On some level, this makes sense. To Trump, “Y.M.C.A.” represents a nostalgic vision of his youthful disco days, rampant with velvet rope gatekeeping, class snobbery, extravagant displays of wealth, fame whoring, self-fashioned celebrity, and well, rampant tax evasion. Everything Trump stands for. Or at least stands for at his most Art of the Deal idealized because this is the exact opposite of the crowds he attracts. The dregs oozing their way into the rallies in “Lock her up” novelty T-shirts, Confederate flag apparel, and of course, MAGA hats aren’t exactly the doorman’s dream. Unlike Studio 54, Trump rallies have the laxest door policy and dress code imaginable. And yet, looking out to the tune of “Y.M.C.A.,” Trump can pretend he’d want anything to do with his low rent minions.

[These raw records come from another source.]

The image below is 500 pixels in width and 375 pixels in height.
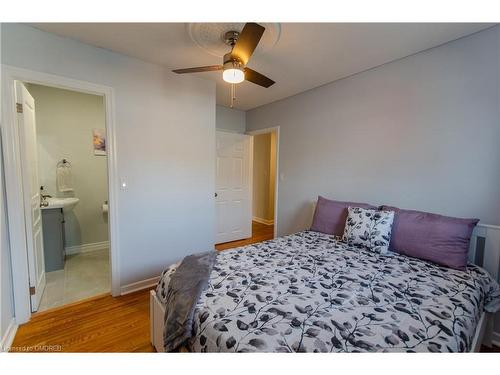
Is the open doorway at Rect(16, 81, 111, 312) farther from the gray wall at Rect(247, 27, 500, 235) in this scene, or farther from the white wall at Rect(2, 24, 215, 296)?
the gray wall at Rect(247, 27, 500, 235)

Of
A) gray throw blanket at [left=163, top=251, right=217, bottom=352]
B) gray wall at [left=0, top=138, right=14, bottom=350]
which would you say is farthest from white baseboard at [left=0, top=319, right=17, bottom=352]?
gray throw blanket at [left=163, top=251, right=217, bottom=352]

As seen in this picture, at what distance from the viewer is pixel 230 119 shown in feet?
13.2

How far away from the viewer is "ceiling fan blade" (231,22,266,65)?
1301 mm

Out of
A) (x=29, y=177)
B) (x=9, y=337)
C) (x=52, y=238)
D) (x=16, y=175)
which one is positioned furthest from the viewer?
(x=52, y=238)

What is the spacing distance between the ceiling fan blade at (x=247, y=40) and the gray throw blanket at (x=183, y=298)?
1.46 m

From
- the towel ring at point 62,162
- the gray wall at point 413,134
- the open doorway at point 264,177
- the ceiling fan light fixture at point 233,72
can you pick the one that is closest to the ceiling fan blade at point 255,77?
the ceiling fan light fixture at point 233,72

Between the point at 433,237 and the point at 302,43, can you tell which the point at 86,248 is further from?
the point at 433,237

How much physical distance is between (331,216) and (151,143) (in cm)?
215

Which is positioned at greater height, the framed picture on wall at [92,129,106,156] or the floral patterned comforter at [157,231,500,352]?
the framed picture on wall at [92,129,106,156]

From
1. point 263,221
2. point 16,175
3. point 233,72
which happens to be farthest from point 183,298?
point 263,221

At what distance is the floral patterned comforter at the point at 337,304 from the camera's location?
0.91m

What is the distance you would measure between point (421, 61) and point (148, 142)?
9.25 ft

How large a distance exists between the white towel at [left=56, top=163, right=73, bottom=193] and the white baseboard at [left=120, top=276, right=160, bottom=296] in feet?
6.57

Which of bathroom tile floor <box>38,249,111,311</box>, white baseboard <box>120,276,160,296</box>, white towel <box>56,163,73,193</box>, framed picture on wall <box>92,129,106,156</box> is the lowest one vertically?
bathroom tile floor <box>38,249,111,311</box>
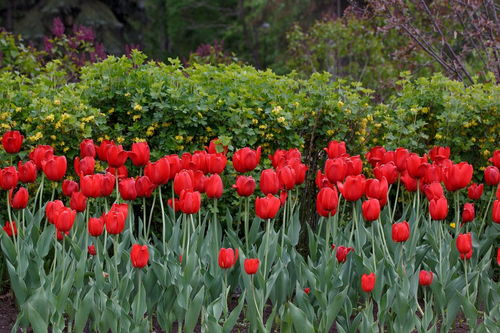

Or finally, maybe Trump just uses “Y.M.C.A.” because the Village People are the only musicians who haven’t sued the Trump campaign over the use of their songs. Easy peasy. This doesn’t mean they like it. Cop and copyright holder Victor Willis had accepted Trump’s use of the songs previously, explaining: “Like millions of Village People fans worldwide, the President and his supporters have shown a genuine like for our music. Our music is all-inclusive and certainly everyone is entitled to do the Y.M.C.A. dance, regardless of their political affiliation. Having said that, we certainly don’t endorse his use as we’d prefer our music be kept out of politics.”
But more recently, after Trump’s Dark Lord Bible photo shoot in front of St. Johns, Willis had some second thoughts on Facebook: “If Trump orders the U.S. military to fire on his own citizens (on U.S. soil), Americans will rise up in such numbers outside of the White House that he might be forced out of office prior to the election…Don’t do it Mr. President! And I ask that you no longer use any of my music at your rallies especially ‘Y.M.C.A.’ and ‘Macho Man.’ Sorry, but I can no longer look the other way.”
Of course, politely asking is not going to be enough to get Trump to stop doing the “Y.M.C.A.” So better play it while you can now! And no matter what the attraction is to the Village People, Donny better keep his grimy, disco-ruining, bronzer-stained paws off of Donna Summer! I’ll give you the Village People, but you cannot have “Sunset People!”